The Narendra Modi-led administration on Thursday said that it has not received any “notice, order or communication” from any French court about Scottish oil company Cairn Energy’s seizure of the Indian government’s properties in Paris.
The clarification came after the Financial Times reported that a French court had seized the Indian government’s properties in Paris in connection with a tax dispute case. The newspaper reported that a court in France had authorised the freeze on the India-owned assets.
The oil company’s move was its latest attempt to get India to pay $1.7 billion [approximately Rs 12,695 crore] in the tax dispute case, according to the newspaper.
In December, a three-member international arbitration tribunal had ruled that the Indian government had violated the “guarantee of fair and equitable treatment”, going against the bilateral treaty between India and the United Kingdom. The breach had resulted in losses for the Scottish oil company.
The tribunal had then ordered India to pay $1.2 billion (over Rs 8,715 crore) in damages along with other costs to Cairn Energy.
Cairn Energy had moved courts in nine countries to enforce its $1.4 billion (Rs 10,247 crore) arbitration award against India. This has been recognised and confirmed by five courts in the United States, the United Kingdom, the Netherlands, Canada and France.
Due to the recognition of the tax dispute by the courts, Cairn Energy was able to petition for seizing any Indian government asset such as bank accounts, payments to state-owned entities, airplanes and ships, to recover the amount.
After seizing the properties in Paris, Cairn Energy said that it still preferred to reach an agreement with the Indian government to close the matter. The company added that it had submitted a detailed list of proposals to New Delhi since February.
“However, in the absence of such a settlement, Cairn must take all necessary legal actions to protect the interests of its international stakeholders,” the oil company told the Financial Times.
The oil company said the freeze on assets was a “necessary preparatory step to taking ownership of the properties and ensures that the proceeds of any sales would be due to Cairn”, the Financial Times reported.
India’s Ministry of Finance on Thursday said the government was trying to ascertain the facts in the case and “whenever such an order is received, appropriate legal remedies will be taken, in consultation with its Counsels, to protect the interests of India”.
The Indian government also noted the application it had filed on March 22 to set aside the December 2020 international arbitral award in The Hague Court of Appeal.
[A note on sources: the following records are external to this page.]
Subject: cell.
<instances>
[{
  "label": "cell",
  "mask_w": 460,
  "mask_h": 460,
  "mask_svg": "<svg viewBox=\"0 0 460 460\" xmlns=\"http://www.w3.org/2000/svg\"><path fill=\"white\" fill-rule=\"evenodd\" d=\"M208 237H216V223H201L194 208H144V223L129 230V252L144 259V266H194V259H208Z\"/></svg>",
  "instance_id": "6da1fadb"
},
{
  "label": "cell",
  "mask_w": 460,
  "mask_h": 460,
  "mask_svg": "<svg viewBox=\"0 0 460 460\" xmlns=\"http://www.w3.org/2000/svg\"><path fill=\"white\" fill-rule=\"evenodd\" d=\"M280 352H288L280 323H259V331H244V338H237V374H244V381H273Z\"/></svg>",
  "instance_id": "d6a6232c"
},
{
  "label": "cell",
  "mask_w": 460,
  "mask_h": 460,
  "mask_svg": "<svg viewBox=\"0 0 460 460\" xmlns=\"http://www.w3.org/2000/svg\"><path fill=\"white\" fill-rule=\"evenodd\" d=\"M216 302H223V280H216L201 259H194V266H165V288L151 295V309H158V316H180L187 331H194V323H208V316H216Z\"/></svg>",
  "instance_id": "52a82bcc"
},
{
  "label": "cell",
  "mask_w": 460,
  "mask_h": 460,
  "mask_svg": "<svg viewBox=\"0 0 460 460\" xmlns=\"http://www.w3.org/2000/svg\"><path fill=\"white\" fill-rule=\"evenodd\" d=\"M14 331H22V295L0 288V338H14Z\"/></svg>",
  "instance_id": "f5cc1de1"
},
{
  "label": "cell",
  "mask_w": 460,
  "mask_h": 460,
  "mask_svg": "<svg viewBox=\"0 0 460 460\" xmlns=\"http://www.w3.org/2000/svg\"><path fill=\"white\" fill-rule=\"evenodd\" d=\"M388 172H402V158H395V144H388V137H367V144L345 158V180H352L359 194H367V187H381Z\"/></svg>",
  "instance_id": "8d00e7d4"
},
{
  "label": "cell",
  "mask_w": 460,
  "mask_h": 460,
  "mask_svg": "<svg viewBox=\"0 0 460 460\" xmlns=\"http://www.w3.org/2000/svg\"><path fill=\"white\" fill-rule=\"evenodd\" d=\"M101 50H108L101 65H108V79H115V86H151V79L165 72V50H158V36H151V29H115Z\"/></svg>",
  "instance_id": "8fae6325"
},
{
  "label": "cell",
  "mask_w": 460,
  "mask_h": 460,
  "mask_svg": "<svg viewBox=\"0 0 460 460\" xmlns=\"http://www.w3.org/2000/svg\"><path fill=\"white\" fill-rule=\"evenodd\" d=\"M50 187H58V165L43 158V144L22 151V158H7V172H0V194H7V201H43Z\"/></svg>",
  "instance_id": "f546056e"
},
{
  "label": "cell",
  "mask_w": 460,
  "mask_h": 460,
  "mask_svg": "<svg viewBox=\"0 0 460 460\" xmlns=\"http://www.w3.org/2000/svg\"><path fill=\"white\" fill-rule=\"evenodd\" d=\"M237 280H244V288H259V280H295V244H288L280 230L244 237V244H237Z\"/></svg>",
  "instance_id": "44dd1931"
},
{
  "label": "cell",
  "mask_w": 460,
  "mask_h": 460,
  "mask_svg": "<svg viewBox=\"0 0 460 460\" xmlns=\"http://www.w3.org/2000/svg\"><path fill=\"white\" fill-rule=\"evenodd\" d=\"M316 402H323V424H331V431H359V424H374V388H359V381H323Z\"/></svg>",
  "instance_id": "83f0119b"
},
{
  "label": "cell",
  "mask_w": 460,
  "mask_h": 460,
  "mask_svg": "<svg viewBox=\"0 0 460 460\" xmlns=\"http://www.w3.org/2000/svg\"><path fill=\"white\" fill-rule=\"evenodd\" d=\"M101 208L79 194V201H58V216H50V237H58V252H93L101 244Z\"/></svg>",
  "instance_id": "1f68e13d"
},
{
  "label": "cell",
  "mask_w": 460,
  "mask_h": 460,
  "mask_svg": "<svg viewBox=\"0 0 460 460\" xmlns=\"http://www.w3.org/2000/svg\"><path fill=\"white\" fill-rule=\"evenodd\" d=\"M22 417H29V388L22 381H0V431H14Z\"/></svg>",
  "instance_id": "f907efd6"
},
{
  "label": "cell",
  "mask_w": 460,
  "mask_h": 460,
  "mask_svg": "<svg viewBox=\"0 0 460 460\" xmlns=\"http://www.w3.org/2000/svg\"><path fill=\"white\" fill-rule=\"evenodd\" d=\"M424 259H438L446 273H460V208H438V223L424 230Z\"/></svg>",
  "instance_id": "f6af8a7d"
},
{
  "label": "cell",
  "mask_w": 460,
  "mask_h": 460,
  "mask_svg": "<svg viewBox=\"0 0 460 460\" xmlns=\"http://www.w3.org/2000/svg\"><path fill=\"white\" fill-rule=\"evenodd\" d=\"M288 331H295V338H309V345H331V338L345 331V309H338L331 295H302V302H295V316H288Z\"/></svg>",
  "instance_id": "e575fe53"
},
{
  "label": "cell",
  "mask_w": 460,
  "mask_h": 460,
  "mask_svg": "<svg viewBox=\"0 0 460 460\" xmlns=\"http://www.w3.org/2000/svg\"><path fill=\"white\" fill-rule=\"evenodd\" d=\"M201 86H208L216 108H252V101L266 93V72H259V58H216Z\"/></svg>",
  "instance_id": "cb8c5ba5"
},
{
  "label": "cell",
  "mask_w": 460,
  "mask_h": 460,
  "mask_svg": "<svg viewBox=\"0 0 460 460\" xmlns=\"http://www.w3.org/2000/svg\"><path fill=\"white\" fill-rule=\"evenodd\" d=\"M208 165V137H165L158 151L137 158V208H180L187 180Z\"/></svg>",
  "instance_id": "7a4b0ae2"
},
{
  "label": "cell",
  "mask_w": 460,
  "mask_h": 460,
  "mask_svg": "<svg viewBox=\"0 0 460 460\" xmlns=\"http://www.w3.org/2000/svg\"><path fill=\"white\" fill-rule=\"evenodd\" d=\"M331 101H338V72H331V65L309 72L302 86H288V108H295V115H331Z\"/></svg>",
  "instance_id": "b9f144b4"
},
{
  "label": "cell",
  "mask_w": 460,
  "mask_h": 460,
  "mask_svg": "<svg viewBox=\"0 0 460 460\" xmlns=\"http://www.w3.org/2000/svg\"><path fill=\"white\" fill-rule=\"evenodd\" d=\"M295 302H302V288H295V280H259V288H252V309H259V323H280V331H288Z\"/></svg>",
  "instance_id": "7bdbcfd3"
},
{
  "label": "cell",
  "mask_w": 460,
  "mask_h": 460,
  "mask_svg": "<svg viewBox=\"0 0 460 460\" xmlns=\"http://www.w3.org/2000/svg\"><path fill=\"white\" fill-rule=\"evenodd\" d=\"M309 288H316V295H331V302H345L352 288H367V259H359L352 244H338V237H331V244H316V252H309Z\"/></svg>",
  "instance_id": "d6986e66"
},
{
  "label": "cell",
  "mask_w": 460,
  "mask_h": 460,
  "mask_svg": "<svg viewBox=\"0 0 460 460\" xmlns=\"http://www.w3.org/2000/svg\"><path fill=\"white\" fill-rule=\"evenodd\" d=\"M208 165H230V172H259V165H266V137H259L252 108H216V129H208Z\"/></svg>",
The Indian government had filed the appeal as Cairn Energy began to recover the damages, including hiring a team of asset recovery experts.
“Government of India will vigorously defend its case in Set Aside proceedings at The Hague,” the Centre said on Thursday. “It is also stated that the CEO [Chief Executive Officer] and the representatives of Cairns have approached the Government of India for discussions to resolve the matter. Constructive discussions have been held and the Government remains open for an amicable solution to the dispute within the country’s legal framework.”
Experts told the Financial Times that if India was reluctant to pay the money ordered by the international tribunal, it would be seen as an acknowledgement of wrongdoing.
Earlier, Cairn said the money ultimately belongs to its shareholders, which include large investors such as BlackRock, Fidelity and Franklin Templeton. The ramifications of India not honouring the award will “run across the international investment community more widely”, it had said.